A Compilation Engagement (also known as Notice to Reader Statements) is where the accountant will prepare the financial statements. These will include a Balance Sheet, Statement of Operations and Statement of Retained Earnings. This requires the accountant to work with management to gather the financial data and ensure that the statements are mathematically correct. The accountant will make sure that the statements are not false or misleading based on the data provided by management. The accountant will include a Notice to Reader that the accountant hasn't verified the accuracy of the information provided by the company's management.
This type of Engagement is typically used by privately held companies with simple ownership structures. These statements are used by management as a planning tool, and a Compilation Engagement is often the minimum requirement of lenders to obtain/maintain loans.

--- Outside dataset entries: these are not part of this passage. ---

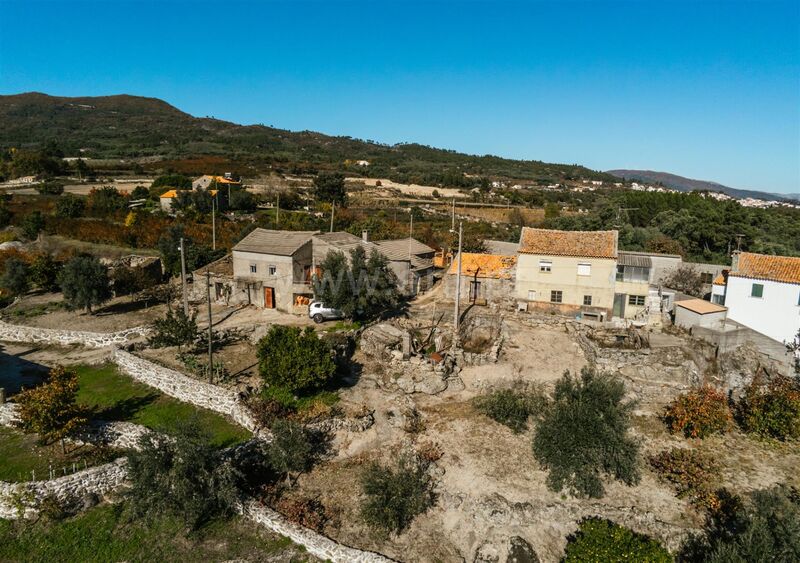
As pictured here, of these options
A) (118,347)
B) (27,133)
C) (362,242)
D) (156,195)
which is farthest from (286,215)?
(27,133)

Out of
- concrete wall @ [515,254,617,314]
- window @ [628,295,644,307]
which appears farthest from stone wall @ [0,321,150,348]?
window @ [628,295,644,307]

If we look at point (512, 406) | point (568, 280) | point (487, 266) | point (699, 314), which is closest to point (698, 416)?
point (512, 406)

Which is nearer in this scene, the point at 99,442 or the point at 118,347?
the point at 99,442

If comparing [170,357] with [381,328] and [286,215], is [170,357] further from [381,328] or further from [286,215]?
[286,215]

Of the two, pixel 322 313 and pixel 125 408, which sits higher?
pixel 322 313

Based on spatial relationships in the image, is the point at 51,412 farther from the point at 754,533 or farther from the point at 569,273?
the point at 569,273

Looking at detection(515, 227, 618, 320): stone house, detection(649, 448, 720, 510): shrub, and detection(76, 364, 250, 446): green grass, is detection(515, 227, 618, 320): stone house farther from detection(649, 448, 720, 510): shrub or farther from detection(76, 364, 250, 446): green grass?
detection(76, 364, 250, 446): green grass
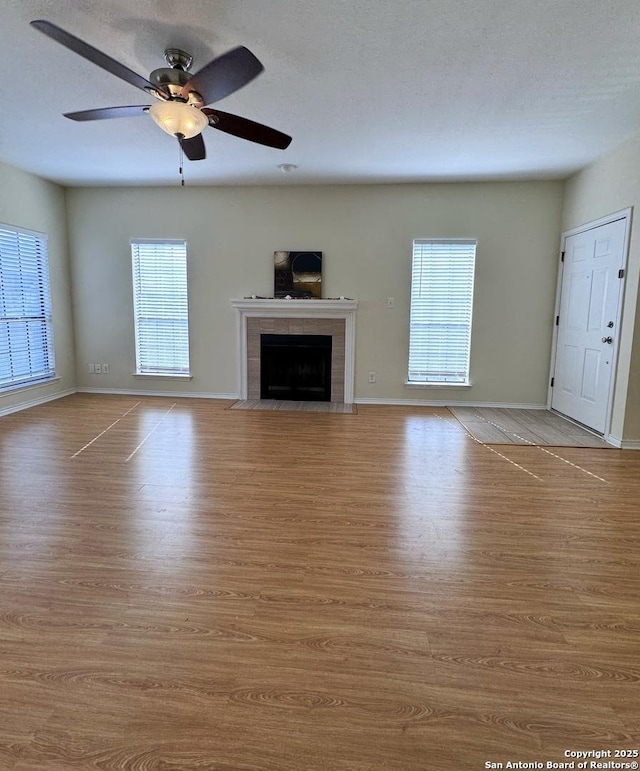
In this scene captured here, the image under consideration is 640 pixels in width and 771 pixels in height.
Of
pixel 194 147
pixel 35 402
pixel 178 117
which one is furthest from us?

An Assurance Engagement is where the accountant will express a conclusion about the financial statements being presented. This is usually done in the form of a report where the accountant identifies the purpose of the Engagement, identifies management's assertions, identifies the criterion and standards used in the statements, and a conclusion is made about the level of assurance in the statements. The statements will include a Balance Sheet, Statement of Operations, Statement of Retained Earnings, Cash Flow Statement and Notes to the Financial Statements. A
Review offers a plausible level of assurance but it does not offer any guarantees. Review Engagements offer more assurance than a Compilation (Notice to Reader), but less than an audit.
A Review Engagement is normally used where one party (management) is responsible to another party (the user) either through statutory obligations or by voluntarily choosing to report on information. This type of Engagement may be used for companies that have arms length ownership, for non profit organizations, organizations/companies that deal with government, or as a tool to secure financing.
The objective of an audit of financial statements is to express an opinion regarding whether the financial statements present fairly, in all material respects, the financial position, results of operations and cash flows in accordance with Generally Accepted Accounting Principles (GAAP) or some other disclosed basis of accounting. The accountant will work with management to ascertain that good accounting procedures are in place and to verify the accuracy of the financial data being presented.
Audits are usually used by public entities such as public corporations, not for profits, and public agencies to verify the financial information being presented by management to stakeholders. Trust Audits are also completed when money is being held in trust on behalf of an organization or individual(s). Sometimes a Trust Audit is completed for a private company in situations where the owners/financiers need to establish the accuracy of management's financial procedures and information.
The accountant will report on financial information and procedures for the stakeholders of the Charity. Depending on the applicable legislation and bylaws of the organization a Compilation, Review Engagement, or Trust Audit may be completed as part of that process. The accountant may need to come to the Annual Meeting to explain the report.